Текст книги "Посредник"
Автор книги: Ларс Соби Кристенсен
Жанр:
Современная проза
сообщить о нарушении
Текущая страница: 8 (всего у книги 21 страниц) [доступный отрывок для чтения: 8 страниц]
16
Затор на пишмашинке! Шесть рычажков сплелись в букет мертвых букв. Я попробовал их расцепить. Безуспешно. Попробовал оторвать их друг от друга. Опять безуспешно. Упрямые цветочки. Когда это случилось? Я понятия не имел. Может, Тетушка Соффен ковырялась с машинкой, пока тут сидела? Или я сам, когда взбесился, стараясь читать «Моби Дика», и не понимал, что творю?
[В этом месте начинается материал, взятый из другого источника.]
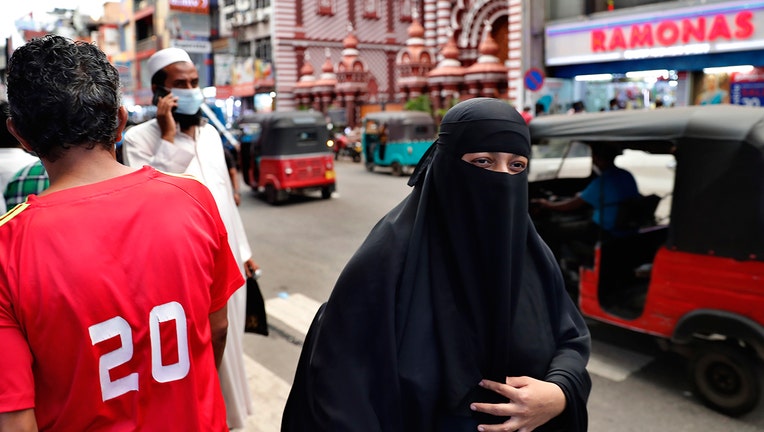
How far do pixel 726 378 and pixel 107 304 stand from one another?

Может, клавиши сами заклинились или вздумали посмеяться надо мной? Не все ли равно – факт есть факт. Я начал стучать по свободным клавишам, и в конце концов заклинило весь алфавит. Я лег, но заснуть не мог. Снова встал, опорожнил мусорную корзинку, попробовал сложить «Моби Дика» по порядку. Дошел до 38-й страницы и больше не выдержал. Тут кое-что пришло мне в голову. Я, конечно, тяжелодум, но если уж что смекнул, то дальше соображаю совсем неплохо. Перво-наперво я тихонько спустился вниз, открыл бельевую корзину под лестницей, выкопал со дна журнальчики, вернулся наверх и разложил их на кровати. И действительно, «Моби Дик» Германа Мелвилла нашелся среди «Классиков в картинках», знаменитых книг и событий, представленных новым и забавным способом. Теперь мне хватило трех минут и восьми секунд, чтобы прочесть «Моби Дика». Прямо навстречу тебе плыву я, о все сокрушающий, но не все одолевающий кит; до последнего бьюсь я с тобой, из самой глуби преисподней наношу тебе удар; во имя ненависти изрыгаю на тебя мое последнее дыхание. Я лег и уснул.
Наутро я упаковал чемоданчик, закрепил его на багажнике велика, надел кепку и отправился к Сигналу. Ивер Малт сидел на складном стуле, с последней курицей на коленях и биноклем на шее.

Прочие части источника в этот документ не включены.